→ WHAT NEEDS TO BE DONE
Reproduce all the lines below exactly and omit the images.
··· RECORDS FOR THIS EXERCISE
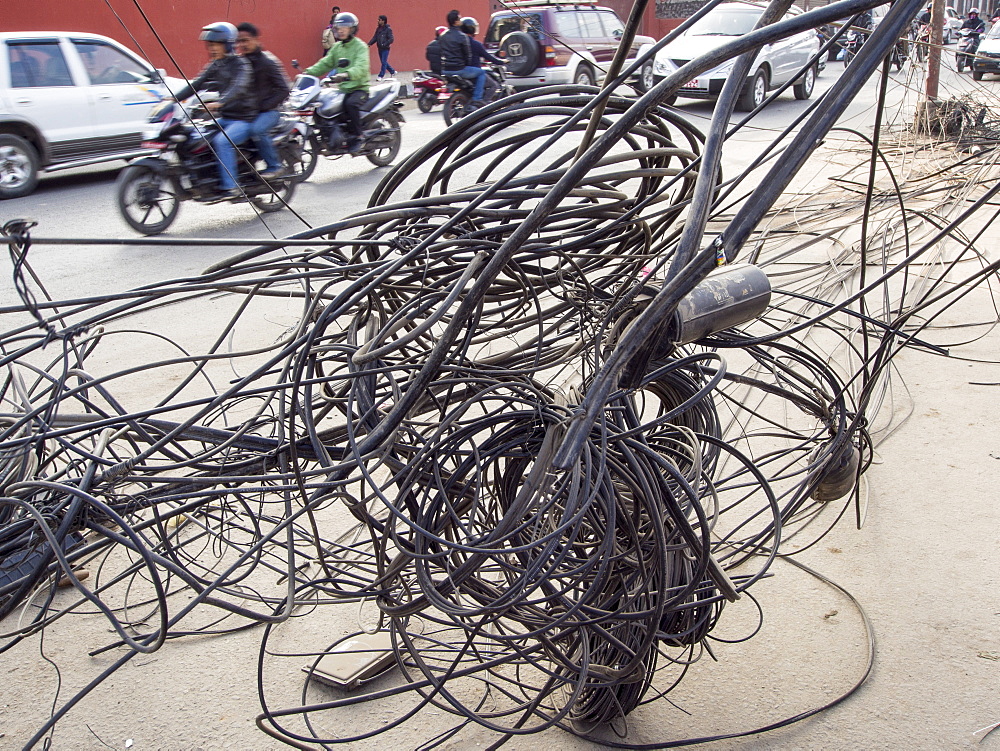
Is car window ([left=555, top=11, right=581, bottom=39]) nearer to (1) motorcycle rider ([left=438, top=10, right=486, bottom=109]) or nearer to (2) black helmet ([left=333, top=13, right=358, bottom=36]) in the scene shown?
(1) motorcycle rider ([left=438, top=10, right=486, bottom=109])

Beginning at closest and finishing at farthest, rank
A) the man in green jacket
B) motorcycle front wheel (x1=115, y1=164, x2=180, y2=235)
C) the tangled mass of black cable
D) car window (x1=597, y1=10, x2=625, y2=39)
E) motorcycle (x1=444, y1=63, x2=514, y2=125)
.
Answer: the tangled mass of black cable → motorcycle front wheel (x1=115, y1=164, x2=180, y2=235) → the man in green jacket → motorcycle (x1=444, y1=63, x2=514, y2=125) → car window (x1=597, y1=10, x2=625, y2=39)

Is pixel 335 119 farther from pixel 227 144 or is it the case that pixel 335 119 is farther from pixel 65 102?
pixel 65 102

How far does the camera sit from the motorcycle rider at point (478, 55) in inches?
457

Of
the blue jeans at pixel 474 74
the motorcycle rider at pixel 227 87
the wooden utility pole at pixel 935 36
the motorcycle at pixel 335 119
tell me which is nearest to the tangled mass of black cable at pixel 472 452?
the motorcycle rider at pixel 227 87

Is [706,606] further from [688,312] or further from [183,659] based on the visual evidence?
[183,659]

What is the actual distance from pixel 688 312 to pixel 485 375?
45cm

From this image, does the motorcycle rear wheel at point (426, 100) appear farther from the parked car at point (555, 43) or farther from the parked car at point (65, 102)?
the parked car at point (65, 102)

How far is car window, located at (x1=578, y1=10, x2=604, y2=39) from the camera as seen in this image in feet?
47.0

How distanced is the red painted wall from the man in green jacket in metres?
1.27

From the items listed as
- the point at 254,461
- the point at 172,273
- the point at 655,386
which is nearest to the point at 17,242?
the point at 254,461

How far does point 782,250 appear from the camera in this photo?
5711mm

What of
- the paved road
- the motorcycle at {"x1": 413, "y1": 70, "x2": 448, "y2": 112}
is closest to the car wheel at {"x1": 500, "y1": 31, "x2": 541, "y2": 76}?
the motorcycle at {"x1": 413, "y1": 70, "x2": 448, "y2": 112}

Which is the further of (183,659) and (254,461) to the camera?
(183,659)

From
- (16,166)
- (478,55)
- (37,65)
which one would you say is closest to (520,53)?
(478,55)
······
→ SOLVED EXERCISE
Is car window ([left=555, top=11, right=581, bottom=39]) nearer to (1) motorcycle rider ([left=438, top=10, right=486, bottom=109]) or nearer to (2) black helmet ([left=333, top=13, right=358, bottom=36]) in the scene shown?
(1) motorcycle rider ([left=438, top=10, right=486, bottom=109])

Beginning at closest and finishing at farthest, rank
A) the man in green jacket
B) motorcycle front wheel (x1=115, y1=164, x2=180, y2=235)
C) the tangled mass of black cable
D) car window (x1=597, y1=10, x2=625, y2=39)
E) motorcycle (x1=444, y1=63, x2=514, y2=125)
.
Answer: the tangled mass of black cable → motorcycle front wheel (x1=115, y1=164, x2=180, y2=235) → the man in green jacket → motorcycle (x1=444, y1=63, x2=514, y2=125) → car window (x1=597, y1=10, x2=625, y2=39)

Is pixel 335 119 farther from pixel 227 144 or is it the case that pixel 335 119 is farther from pixel 65 102?
pixel 65 102

How far does the camera sit from the motorcycle rider at point (478, 55) in inches?
457

Of
the blue jeans at pixel 474 74
the motorcycle rider at pixel 227 87
the wooden utility pole at pixel 935 36
the motorcycle at pixel 335 119
tell me which is nearest to the tangled mass of black cable at pixel 472 452?
the motorcycle rider at pixel 227 87

Is [706,606] further from [688,312] or further from [183,659] based on the visual evidence?
[183,659]

What is the actual distance from pixel 688 312 to pixel 485 375?
45cm

From this image, does the motorcycle rear wheel at point (426, 100) appear farther from the parked car at point (555, 43) or farther from the parked car at point (65, 102)?
the parked car at point (65, 102)

How far is car window, located at (x1=578, y1=10, x2=604, y2=39) from the camera as seen in this image in feet?
47.0

How distanced is the red painted wall from the man in green jacket in metres?
1.27

From the items listed as
- the point at 254,461
- the point at 172,273
- the point at 655,386
which is nearest to the point at 17,242?
the point at 254,461

How far does point 782,250 appear from the camera in this photo?
5711mm

What of
- the paved road
- the motorcycle at {"x1": 413, "y1": 70, "x2": 448, "y2": 112}
is closest to the car wheel at {"x1": 500, "y1": 31, "x2": 541, "y2": 76}?
the motorcycle at {"x1": 413, "y1": 70, "x2": 448, "y2": 112}

Which is the further of (183,659) and (254,461) to the camera?
(183,659)

From
- (16,166)
- (478,55)
- (37,65)
which one would you say is closest to (520,53)?
(478,55)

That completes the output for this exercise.